### Exercise set
a: Please transcribe the part of the book recommender page that opens with the words containing "Let's import some" and closes with "df_user = pd.read_csv('BX-Users.csv',encoding='latin-1')".
b: Pick up the book recommender page where it stops and continue it.

### Page excerpt
════════

# Module 11 -- Recommender System -- Recommend Books

Recommendation Systems usually rely on larger data sets and specifically need to be organized in a particular fashion. 

## The Data

We will use data from http://www2.informatik.uni-freiburg.de/~cziegler/BX/ 
____

Objective is to recommend books to a user based on purchase history and behavior of other users

## Getting Started

Let's import some libraries we will need:

In [92]:
import numpy as np
import pandas as pd

Read the data using pandas in DataFrame df

In [93]:
df_user = pd.read_csv('BX-Users.csv',encoding='latin-1')

  interactivity=interactivity, compiler=compiler, result=result)


Let's take a quick look at the user data.

In [94]:
df_user.head()

════════

### Data shown
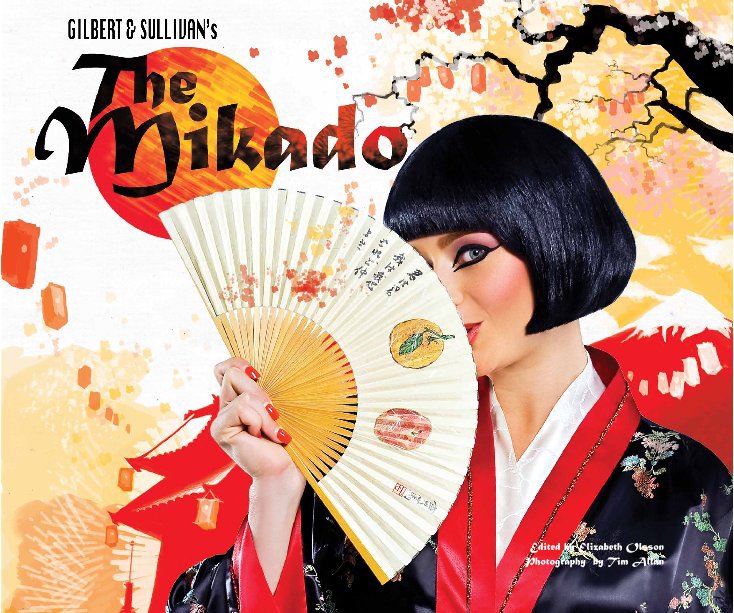 View The Mikado by Edited by Elizabeth Olsson Photography by Tim Allan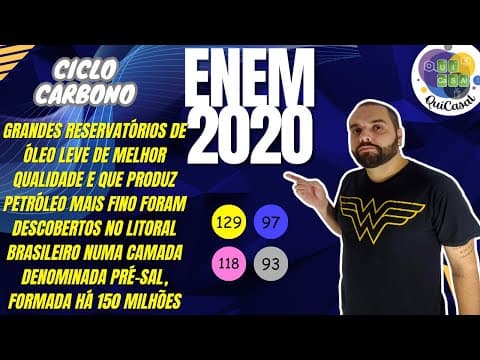 Thumbnail da aula: ENEM 2020 - Grandes reservatórios de óleo leve de melhor qualidade e que produz petróleo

════════

### Results for the exercise
a:
Let's import some libraries we will need:

In [92]:
import numpy as np
import pandas as pd

Read the data using pandas in DataFrame df

In [93]:
df_user = pd.read_csv('BX-Users.csv',encoding='latin-1')

b:
Unnamed: 0,user_id,Location,Age
0,1,"nyc, new york, usa",
1,2,"stockton, california, usa",18.0
2,3,"moscow, yukon territory, russia",
3,4,"porto, v.n.gaia, portugal",17.0
4,5,"farnborough, hants, united kingdom",


We will ignore this data, so need to clean up NaN values

Read the books Data and explore

In [120]:
#column_names = ['isbn', 'book_title']
df_books = pd.read_csv('BX-Books.csv', encoding='latin-1')

  interactivity=interactivity, compiler=compiler, result=result)


In [121]:
df_books.head()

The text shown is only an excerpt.